Supplied passage:
** begin **

The 1971 Arkansas Razorbacks football team represented the University of Arkansas in the Southwest Conference (SWC) during the 1971 NCAA University Division football season. In their 14th year under head coach Frank Broyles, the Razorbacks compiled an 8–3–1 record (5–1–1 against SWC opponents), finished in second place behind Texas in the SWC, and outscored all opponents by a combined total of 356 to 169.  The team finished the season ranked #16 in the final AP Poll and #20 in the final UPI Coaches Poll and went on to lose the 1971 Liberty Bowl to Tennessee by a 14–13 score.

The Razorbacks assumed the driver's seat for their first trip to the Cotton Bowl Classic since 1965 following a 31-7 rout of archrival Texas in Little Rock, but followed that by losing at home to Texas A&M and tying lowly Rice on the road, allowing the Longhorns to regain the Southwest Conference lead and go on to their fourth consecutive conference championship.

** end **

Directive: Reproduce the section of the passage on the 1971 Arkansas Razorbacks that begins with the words "The Razorbacks assumed" and stops after "consecutive conference championship.", substituting "longtime rival" for "archrival".

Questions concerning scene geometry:

** begin **

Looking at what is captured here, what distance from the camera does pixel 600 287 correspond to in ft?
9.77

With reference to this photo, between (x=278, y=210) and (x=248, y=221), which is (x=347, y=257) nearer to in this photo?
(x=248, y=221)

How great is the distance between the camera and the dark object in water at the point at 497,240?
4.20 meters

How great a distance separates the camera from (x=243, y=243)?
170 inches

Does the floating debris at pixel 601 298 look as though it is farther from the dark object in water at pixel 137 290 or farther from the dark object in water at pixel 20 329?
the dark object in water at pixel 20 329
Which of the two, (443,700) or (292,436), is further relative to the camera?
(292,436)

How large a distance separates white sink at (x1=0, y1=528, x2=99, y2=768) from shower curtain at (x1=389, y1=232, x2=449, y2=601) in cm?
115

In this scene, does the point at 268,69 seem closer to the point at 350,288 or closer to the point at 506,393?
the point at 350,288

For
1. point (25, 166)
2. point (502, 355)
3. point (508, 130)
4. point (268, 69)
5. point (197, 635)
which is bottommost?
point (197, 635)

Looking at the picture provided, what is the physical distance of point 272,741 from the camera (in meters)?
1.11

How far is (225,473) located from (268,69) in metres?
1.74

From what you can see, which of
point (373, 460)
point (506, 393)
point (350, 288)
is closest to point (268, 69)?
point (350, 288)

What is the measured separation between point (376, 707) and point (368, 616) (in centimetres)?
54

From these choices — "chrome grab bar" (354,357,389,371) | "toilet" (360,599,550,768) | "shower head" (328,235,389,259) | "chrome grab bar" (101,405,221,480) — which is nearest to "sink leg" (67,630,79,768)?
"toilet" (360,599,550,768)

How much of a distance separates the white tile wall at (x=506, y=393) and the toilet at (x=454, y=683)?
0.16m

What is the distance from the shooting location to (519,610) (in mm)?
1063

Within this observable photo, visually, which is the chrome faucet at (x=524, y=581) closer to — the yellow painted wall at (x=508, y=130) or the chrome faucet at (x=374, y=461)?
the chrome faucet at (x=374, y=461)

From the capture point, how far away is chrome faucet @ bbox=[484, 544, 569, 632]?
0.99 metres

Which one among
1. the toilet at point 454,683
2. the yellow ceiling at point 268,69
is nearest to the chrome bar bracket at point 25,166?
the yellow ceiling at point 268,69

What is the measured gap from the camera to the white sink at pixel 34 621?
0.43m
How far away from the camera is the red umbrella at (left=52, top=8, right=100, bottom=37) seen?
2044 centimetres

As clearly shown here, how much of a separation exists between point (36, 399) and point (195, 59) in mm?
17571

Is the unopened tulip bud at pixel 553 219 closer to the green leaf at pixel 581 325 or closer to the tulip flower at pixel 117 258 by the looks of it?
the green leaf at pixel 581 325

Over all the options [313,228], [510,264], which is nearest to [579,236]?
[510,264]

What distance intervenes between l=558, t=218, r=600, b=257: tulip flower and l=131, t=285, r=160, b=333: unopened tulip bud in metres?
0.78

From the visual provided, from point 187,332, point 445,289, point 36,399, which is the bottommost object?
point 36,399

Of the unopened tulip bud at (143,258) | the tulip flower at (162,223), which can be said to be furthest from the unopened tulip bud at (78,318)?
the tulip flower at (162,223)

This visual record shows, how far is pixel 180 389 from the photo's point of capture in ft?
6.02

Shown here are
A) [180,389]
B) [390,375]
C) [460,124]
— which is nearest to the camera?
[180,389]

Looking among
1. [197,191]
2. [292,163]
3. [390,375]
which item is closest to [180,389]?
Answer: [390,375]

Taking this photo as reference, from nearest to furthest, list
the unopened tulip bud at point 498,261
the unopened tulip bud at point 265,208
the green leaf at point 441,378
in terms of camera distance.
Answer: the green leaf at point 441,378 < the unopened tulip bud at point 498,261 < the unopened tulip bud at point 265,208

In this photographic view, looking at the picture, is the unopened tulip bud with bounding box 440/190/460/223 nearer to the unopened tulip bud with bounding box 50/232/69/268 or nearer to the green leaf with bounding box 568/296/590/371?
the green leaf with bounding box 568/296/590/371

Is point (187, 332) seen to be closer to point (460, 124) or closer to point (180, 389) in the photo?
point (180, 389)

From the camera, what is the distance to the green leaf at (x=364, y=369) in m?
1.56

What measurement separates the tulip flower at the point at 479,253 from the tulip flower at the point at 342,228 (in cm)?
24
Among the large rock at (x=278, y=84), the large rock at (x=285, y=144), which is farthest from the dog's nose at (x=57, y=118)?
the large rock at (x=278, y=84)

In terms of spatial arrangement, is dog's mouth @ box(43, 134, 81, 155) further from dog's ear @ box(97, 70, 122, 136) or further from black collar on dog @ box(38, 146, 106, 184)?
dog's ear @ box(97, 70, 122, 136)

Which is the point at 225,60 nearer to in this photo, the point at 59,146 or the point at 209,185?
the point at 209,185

** end **

Reply:
The Razorbacks assumed the driver's seat for their first trip to the Cotton Bowl Classic since 1965 following a 31-7 rout of longtime rival Texas in Little Rock, but followed that by losing at home to Texas A&M and tying lowly Rice on the road, allowing the Longhorns to regain the Southwest Conference lead and go on to their fourth consecutive conference championship.